EXTRAIT CHOISI |
************

Le lien qui se crée entre un enfant et son éducateur est précieux. Il peut être le déclencheur d’une véritable transformation. C’est ce que l’éducatrice américaine Rita Pierson appelle un « champion », un adulte qui croit en chaque enfant et qui l’accompagne dans son parcours scolaire pour lui permettre de révéler son plein potentiel.

Imaginez, maintenant, une salle de classe où les rires des enfants se mêlent au bruissement des pages tournées et au grincement du crayon sur le papier. Une salle de classe où chaque difficulté devient une victoire, et où chaque mot appris est une clé vers un lendemain meilleur. C’est dans cette lueur d’espoir que Le Dimanche/L’Hebdo a suivi une classe d’alphabétisation. En cette Journée internationale de l’alphabétisation 2024, célébrée ce dimanche 8 septembre, nous vous invitons à découvrir le monde d’un groupe d’enfants qui se battent pour illuminer leur avenir à travers les mots.

************

DONNÉES |
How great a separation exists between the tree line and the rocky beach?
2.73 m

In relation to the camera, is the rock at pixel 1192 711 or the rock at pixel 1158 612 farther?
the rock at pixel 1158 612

************

TRAVAIL À FAIRE |
1. Relevez, dans l'extrait sur l'alphabétisation, tous les bruits qui se mêlent dans la salle de classe que le lecteur est invité à imaginer.
2. Poursuivez l'extrait sur l'alphabétisation à la suite de sa dernière phrase.

CORRIGÉ |
1.
- les rires des enfants
- le bruissement des pages tournées
- le grincement du crayon sur le papier

2.
Le mercredi 4 septembre, retour sur les bancs de l’école ! Bons élèves, nous sommes à l’heure pour notre classe d’alphabétisation dans un collège à Rose-Hill. La classe commence à 15 heures. Charonne Bell, travailleuse sociale chez l’ONG Lovebridge depuis 2022, est notre « Miss ». 

Où sont nos petits camarades ? Elle sourit et affirme qu’ils ne vont pas tarder à arriver. Entre-temps, elle nous propose un goûter : du jus et un croissant au chocolat. Nous préférons laisser ces friandises aux autres élèves ; nous sommes repus des incontournables « Dhall Puri kot Dewa » que nous avons dégustés en chemin.

Nous nous installons à notre pupitre et sortons notre cahier. Quatre garçons arrivent avec leurs sacs à dos. L’un d’eux tient une ravanne. Notre présence les intrigue, ils veulent savoir qui nous sommes. Une fois qu’ils apprennent la raison de notre venue, il ne faut pas longtemps pour que nous devenions « Kam’wad ». 

Une fille est la dernière à arriver, le bras et la jambe bandés. Désemparée par son retard et visiblement essoufflée après avoir couru pour venir en classe, elle a soif. « Miss » Charonne lui tend un croissant et un jus. D’un trait, elle vide la petite brique et en redemande. Nous sourions, contents de lui avoir laissé notre goûter.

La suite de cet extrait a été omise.